## ANLT-243 - NoSQL DATABASES
## ASSIGNMENT #2 - AIR QUALITY - MONGODB

__by Arda Ugur__<br>
<a_ugur1@u.pacific.edu>
<br><br/>
__University of the Pacific, School of Engineering and Computer Science<br />
Data Science Graduate Program__<br><br>
__September 2018__

![image.png](attachment:image.png)

## Problem Definition:

A public air quality data is published in the __mongoDB__ database deployed with the following configuration:
<br><br>
__
host = 'ec2-54-67-15-68.us-west-1.compute.amazonaws.com'
<br>
port = 9210
<br>
Database Name : nosql
<br>
Collection Name : aq
__

Answer each of these questions using your new skills in mongodb. Do not just download the whole collection from the database into the Python program, but use separate Mongodb find statements that get you the minimal data you need to answer each question. Submit your Python program and the answers to these questions. Include appropriate print statements in your program to help answer these questions.

1. How many total records are there in this air quality collection?
<br><br>
2. What is the data type of the columns StateName, ReportYear, and Value?
<br><br>
3. What was the air quality metric value for MeasureId 83 in the Santa Barbara county in the state of California in 2013?
<br><br>
4. What is the MeasureName of MeasureId 85?
<br><br>
5. Which state and county have the highest recorded air quality value of MeasureId 85 in any year?
<br><br>
6. Print the average of air quality value and the unit for MeasureId 87, State - Florida, CountyName - Pinellas, for years between 2002 and 2008?

==================================================

## Set exercise 1
Copy the listing word for word, beginning at the line that contains "How extensive is" and running through the end of the listing. Leave out the pictures.

Part of a data file:
==================================================

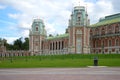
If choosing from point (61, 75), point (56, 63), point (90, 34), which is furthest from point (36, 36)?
point (61, 75)

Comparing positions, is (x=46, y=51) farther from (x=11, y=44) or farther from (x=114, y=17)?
(x=11, y=44)

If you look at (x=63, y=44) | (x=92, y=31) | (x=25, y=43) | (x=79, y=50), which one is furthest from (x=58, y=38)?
(x=25, y=43)

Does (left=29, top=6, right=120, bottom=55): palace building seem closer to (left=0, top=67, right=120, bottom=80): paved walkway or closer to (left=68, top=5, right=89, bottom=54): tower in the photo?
(left=68, top=5, right=89, bottom=54): tower

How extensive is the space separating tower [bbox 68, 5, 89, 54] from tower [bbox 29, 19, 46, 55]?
3173 cm

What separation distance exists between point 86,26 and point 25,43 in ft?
250

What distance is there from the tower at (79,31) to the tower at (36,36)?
31730 millimetres

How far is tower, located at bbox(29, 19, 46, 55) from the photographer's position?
117438 mm

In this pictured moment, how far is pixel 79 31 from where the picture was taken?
3482 inches

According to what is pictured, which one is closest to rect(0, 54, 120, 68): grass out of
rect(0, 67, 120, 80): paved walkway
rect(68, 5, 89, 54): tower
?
rect(0, 67, 120, 80): paved walkway

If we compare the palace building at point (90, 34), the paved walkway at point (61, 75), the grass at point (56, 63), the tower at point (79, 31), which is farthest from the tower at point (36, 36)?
the paved walkway at point (61, 75)

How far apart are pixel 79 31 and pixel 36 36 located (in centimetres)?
3600

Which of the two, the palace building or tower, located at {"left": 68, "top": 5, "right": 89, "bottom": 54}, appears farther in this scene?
tower, located at {"left": 68, "top": 5, "right": 89, "bottom": 54}

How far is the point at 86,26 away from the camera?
89.1 m

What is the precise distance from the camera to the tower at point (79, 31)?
8697 cm
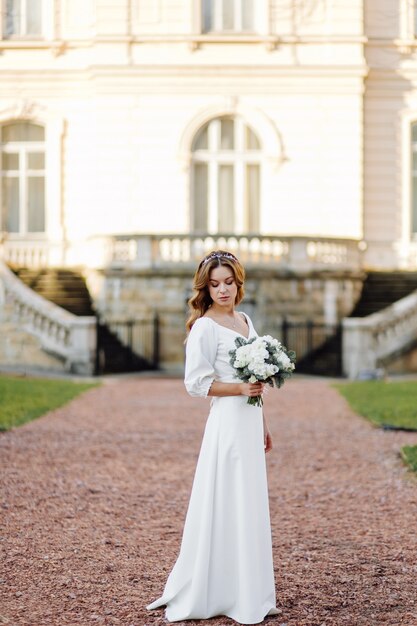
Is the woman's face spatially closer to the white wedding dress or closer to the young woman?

==================================================

## Set exercise 2
Using the assignment, answer these:
(a) What port number does it give for the database?
(b) What is the collection named?
(c) What month and year appear under the author's school?

## Written answer 1
How extensive is the space separating tower [bbox 68, 5, 89, 54] from tower [bbox 29, 19, 46, 55]?
3173 cm

What separation distance exists between point 86,26 and point 25,43 in ft?
250

What distance is there from the tower at (79,31) to the tower at (36,36)?
31730 millimetres

How far is tower, located at bbox(29, 19, 46, 55) from the photographer's position?
117438 mm

In this pictured moment, how far is pixel 79 31 from where the picture was taken?
3482 inches

According to what is pictured, which one is closest to rect(0, 54, 120, 68): grass out of
rect(0, 67, 120, 80): paved walkway
rect(68, 5, 89, 54): tower
?
rect(0, 67, 120, 80): paved walkway

If we compare the palace building at point (90, 34), the paved walkway at point (61, 75), the grass at point (56, 63), the tower at point (79, 31), which is farthest from the tower at point (36, 36)?
the paved walkway at point (61, 75)

How far apart are pixel 79 31 and pixel 36 36 located (in centimetres)?
3600

Which of the two, the palace building or tower, located at {"left": 68, "top": 5, "right": 89, "bottom": 54}, appears farther in this scene?
tower, located at {"left": 68, "top": 5, "right": 89, "bottom": 54}

How far is the point at 86,26 away from the camera?
89.1 m

What is the precise distance from the camera to the tower at point (79, 31)?
8697 cm
Is the woman's face spatially closer to the white wedding dress or closer to the young woman?

## Written answer 2
(a) 9210
(b) aq
(c) September 2018